[BEGIN]

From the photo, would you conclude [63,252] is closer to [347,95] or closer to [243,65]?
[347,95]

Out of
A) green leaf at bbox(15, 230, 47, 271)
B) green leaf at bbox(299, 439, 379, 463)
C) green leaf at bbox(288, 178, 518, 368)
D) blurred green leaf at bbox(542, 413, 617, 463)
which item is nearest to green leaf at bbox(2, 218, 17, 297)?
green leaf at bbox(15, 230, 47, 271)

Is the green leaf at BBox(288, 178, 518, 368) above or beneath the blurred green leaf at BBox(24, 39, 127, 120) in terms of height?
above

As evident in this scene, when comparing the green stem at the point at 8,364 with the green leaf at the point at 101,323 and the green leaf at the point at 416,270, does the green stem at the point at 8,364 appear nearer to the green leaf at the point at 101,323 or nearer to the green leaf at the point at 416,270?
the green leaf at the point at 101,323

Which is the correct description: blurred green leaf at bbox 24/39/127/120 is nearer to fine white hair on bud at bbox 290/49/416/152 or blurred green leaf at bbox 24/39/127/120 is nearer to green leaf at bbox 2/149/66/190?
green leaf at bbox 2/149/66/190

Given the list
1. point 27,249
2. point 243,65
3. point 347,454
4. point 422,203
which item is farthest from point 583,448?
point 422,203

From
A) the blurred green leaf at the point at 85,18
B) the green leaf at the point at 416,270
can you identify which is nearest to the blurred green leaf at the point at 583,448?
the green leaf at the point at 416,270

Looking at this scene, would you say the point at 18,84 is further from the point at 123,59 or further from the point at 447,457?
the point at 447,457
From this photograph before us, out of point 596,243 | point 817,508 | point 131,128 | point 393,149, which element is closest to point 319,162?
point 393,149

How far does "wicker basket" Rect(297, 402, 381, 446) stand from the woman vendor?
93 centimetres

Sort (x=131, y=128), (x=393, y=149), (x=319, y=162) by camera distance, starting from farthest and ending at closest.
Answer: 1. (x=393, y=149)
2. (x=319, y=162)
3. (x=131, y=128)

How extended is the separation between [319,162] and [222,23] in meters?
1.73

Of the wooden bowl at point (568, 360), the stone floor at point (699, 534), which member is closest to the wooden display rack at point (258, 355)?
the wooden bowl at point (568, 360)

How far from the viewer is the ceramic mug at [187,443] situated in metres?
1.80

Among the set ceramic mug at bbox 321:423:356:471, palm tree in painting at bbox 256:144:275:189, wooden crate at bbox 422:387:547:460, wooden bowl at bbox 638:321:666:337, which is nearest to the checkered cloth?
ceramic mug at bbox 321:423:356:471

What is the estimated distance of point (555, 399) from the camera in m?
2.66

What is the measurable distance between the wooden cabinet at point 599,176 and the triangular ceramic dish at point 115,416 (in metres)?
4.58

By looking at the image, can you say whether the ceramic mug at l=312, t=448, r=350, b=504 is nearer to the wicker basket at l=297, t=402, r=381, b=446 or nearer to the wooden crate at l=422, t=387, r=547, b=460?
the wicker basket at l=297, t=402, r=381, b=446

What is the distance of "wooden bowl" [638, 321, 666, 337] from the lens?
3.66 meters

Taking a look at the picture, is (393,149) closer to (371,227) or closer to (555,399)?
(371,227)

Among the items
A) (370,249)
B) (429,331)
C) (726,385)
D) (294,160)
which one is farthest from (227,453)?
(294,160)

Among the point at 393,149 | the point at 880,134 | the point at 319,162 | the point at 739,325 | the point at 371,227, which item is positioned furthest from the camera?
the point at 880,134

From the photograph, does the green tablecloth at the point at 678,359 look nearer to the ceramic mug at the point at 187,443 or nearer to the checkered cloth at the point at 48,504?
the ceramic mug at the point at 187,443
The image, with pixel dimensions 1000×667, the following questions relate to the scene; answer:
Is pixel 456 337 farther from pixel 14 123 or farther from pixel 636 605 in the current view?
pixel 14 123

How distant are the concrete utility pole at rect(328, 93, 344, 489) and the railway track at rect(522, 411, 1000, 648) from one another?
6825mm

[END]

THE PROBLEM
Write out every entry exactly as given.

EXERCISE OUTPUT
From the photo, would you conclude [63,252] is closer to [347,95] or closer to [243,65]?
[347,95]

Out of
A) green leaf at bbox(15, 230, 47, 271)
B) green leaf at bbox(299, 439, 379, 463)
C) green leaf at bbox(288, 178, 518, 368)
D) blurred green leaf at bbox(542, 413, 617, 463)
which item is nearest to green leaf at bbox(2, 218, 17, 297)?
green leaf at bbox(15, 230, 47, 271)

Is the green leaf at BBox(288, 178, 518, 368) above or beneath the blurred green leaf at BBox(24, 39, 127, 120) in terms of height?
above

As evident in this scene, when comparing the green stem at the point at 8,364 with the green leaf at the point at 101,323 and the green leaf at the point at 416,270, does the green stem at the point at 8,364 appear nearer to the green leaf at the point at 101,323 or nearer to the green leaf at the point at 416,270?
the green leaf at the point at 101,323

Which is the correct description: blurred green leaf at bbox 24/39/127/120 is nearer to fine white hair on bud at bbox 290/49/416/152 or blurred green leaf at bbox 24/39/127/120 is nearer to green leaf at bbox 2/149/66/190?
green leaf at bbox 2/149/66/190

Given the list
1. point 27,249
2. point 243,65
3. point 347,454
4. point 422,203
which item is farthest from point 583,448?
point 422,203

From
A) the blurred green leaf at the point at 85,18
B) the green leaf at the point at 416,270
can you identify which is nearest to the blurred green leaf at the point at 583,448?
the green leaf at the point at 416,270

Looking at this scene, would you say the point at 18,84 is further from the point at 123,59 or further from the point at 447,457?
the point at 447,457
From this photograph before us, out of point 596,243 | point 817,508 | point 131,128 | point 393,149, which element is closest to point 319,162?
point 393,149

How far does "wicker basket" Rect(297, 402, 381, 446) stand from the woman vendor?
93 centimetres

Sort (x=131, y=128), (x=393, y=149), (x=319, y=162) by camera distance, starting from farthest and ending at closest.
Answer: 1. (x=393, y=149)
2. (x=319, y=162)
3. (x=131, y=128)

How extended is the separation between [319,162] and [222,23] in meters?
1.73

Of the wooden bowl at point (568, 360), the stone floor at point (699, 534), which member is closest to the wooden display rack at point (258, 355)?
the wooden bowl at point (568, 360)

How far from the viewer is the ceramic mug at [187,443] situated in metres?
1.80

Among the set ceramic mug at bbox 321:423:356:471, palm tree in painting at bbox 256:144:275:189, wooden crate at bbox 422:387:547:460, wooden bowl at bbox 638:321:666:337, which is nearest to the checkered cloth?
ceramic mug at bbox 321:423:356:471

What is the estimated distance of point (555, 399) from the camera in m?
2.66

What is the measurable distance between the wooden cabinet at point 599,176 and the triangular ceramic dish at point 115,416 (in metres)?
4.58

By looking at the image, can you say whether the ceramic mug at l=312, t=448, r=350, b=504 is nearer to the wicker basket at l=297, t=402, r=381, b=446 or nearer to the wooden crate at l=422, t=387, r=547, b=460?
the wicker basket at l=297, t=402, r=381, b=446

What is the distance of "wooden bowl" [638, 321, 666, 337] from the lens?
3.66 meters

Taking a look at the picture, is (393,149) closer to (371,227) or closer to (555,399)?
(371,227)

Among the items
A) (370,249)
B) (429,331)
C) (726,385)
D) (294,160)
which one is farthest from (227,453)?
(294,160)

Among the point at 393,149 | the point at 880,134 | the point at 319,162 | the point at 739,325 | the point at 371,227, which item is positioned furthest from the camera?
the point at 880,134

From the photograph, does the green tablecloth at the point at 678,359 look nearer to the ceramic mug at the point at 187,443 or nearer to the checkered cloth at the point at 48,504?
the ceramic mug at the point at 187,443
The image, with pixel dimensions 1000×667, the following questions relate to the scene; answer:
Is pixel 456 337 farther from pixel 14 123 or farther from pixel 636 605 in the current view?
pixel 14 123

How distant are the concrete utility pole at rect(328, 93, 344, 489) and the railway track at rect(522, 411, 1000, 648) from one another?
6825mm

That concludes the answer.